La société Axa qui succombe partiellement dans ses prétentions et qui est tenue à indemnisation supportera la charge des dépens d’appel exposés jusqu’à ce jour, qui seront recouvrés conformément aux dispositions de l’article 699 du code de procédure civile.
L’équité commande d’allouer à M. [H] en application de l’article 700 du même code une indemnité de 4 000 euros au titre des frais irrépétibles exposés devant la cour et de rejeter la demande formulée au même titre par la société Axa.

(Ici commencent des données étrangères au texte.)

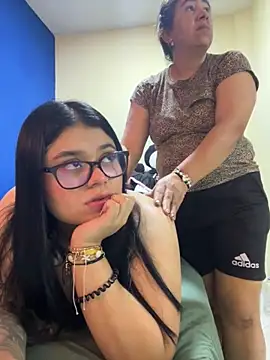 alissonfernandez  online show from 10.11.25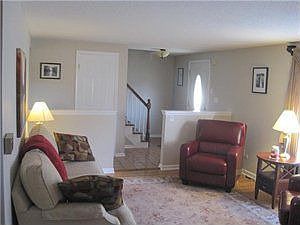 3rd image of 880 Castlebar Dr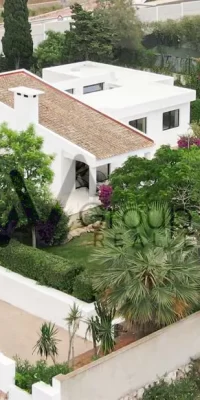 Villa cittadina recentemente ristrutturata con licenza di noleggio, a 5 minuti dalla città di Ibiza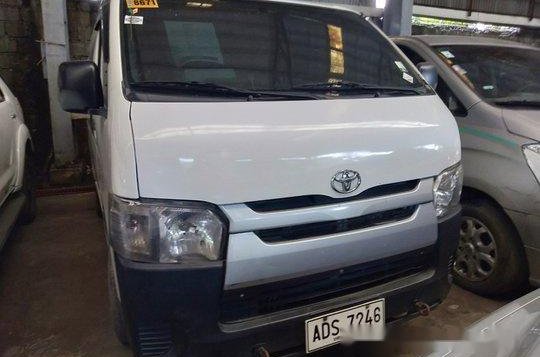 Selling White Toyota Hiace 2016 at 126000 km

S’agissant des droits proportionnels de recouvrement ou d’encaissement visés à l’article L.111-8 du code des procédures civiles d’exécution, qui n’étant pas mentionnés dans la liste limitative de l’article 695 du code de procédure civile ne constituent pas des dépens, leur répartition entre le débiteur et le créancier est prévue à l’article R.444-55 du code de commerce et ne peut être remise en cause dans le présent litige en application de l’article R.631-4 du code de la consommation dès lors que le litige en cause n’est pas né de l’application du code de la consommation.
PAR CES MOTIFS
La cour, statuant publiquement par arrêt réputé contradictoire, et par mise à disposition au greffe,
— Infirme le jugement en ce qu’il a :
— condamné la société Axa France IARD à payer à M. [O] [H], en réparation de son préjudice corporel initial la somme de 0 euro au titre du déficit fonctionnel permanent,
— rejeté les demandes formées au titre de l’incidence professionnelle,
— Le confirme pour le surplus dans les limites de l’appel,
Statuant à nouveau sur les points infirmés et y ajoutant,
— Déclare recevable la demande d’indemnisation présentée par M. [O] [H] au titre de l’incidence professionnelle liée à l’aggravation de son dommage,
— Rejette, après imputation de la créance des tiers payeurs, la demande d’indemnisation de M. [O] [H] au titre de l’incidence professionnelle liée à l’aggravation de son dommage,
— Condamne la société Axa France IARD à payer à M. [O] [H] en réparation de son dommage initial, provisions et sommes versées au titre de l’exécution provisoire non déduites, la somme de 17 600 euros au titre du déficit fonctionnel permanent,
— Fixe à la somme de 50 000 euros le poste du préjudice corporel initial de M. [O] [H] lié à l’incidence professionnelle,
— Avant dire droit sur le montant de la somme revenant à M. [O] [H] après imputation de la créance des tiers payeurs,
— Ordonne la réouverture des débats à l’audience du 23 octobre 2025 à 14 heures (Salle d’audience [Localité 11], Escaliez Z, 4ème étage),
— Invite M. [O] [H] à produire le décompte définitif de créance de l’organisme social qui lui verse une rente d’accident de travail à la suite de l’accident du 5 décembre 1989 mentionnant les arrérages échus et le capital représentatif des arrérages à échoir,
— Rejette les demandes de M. [O] [H] relatives aux droits proportionnels de recouvrement ou d’encaissement des huissiers de justice,
— Condamne la société Axa France IARD à payer à M. [O] [H], en application de l’article 700 du code de procédure civile, une indemnité de 4 000 euros au titre des frais irrépétibles exposés devant la cour jusqu’à ce jour,
— Déboute la société Axa France IARD de la demande formée au titre de l’article 700 du code de procédure civile,
— Condamne la société Axa France IARD aux dépens d’appel exposés jusqu’à ce jour qui seront recouvrés conformément aux dispositions de l’article 699 du code de procédure civile.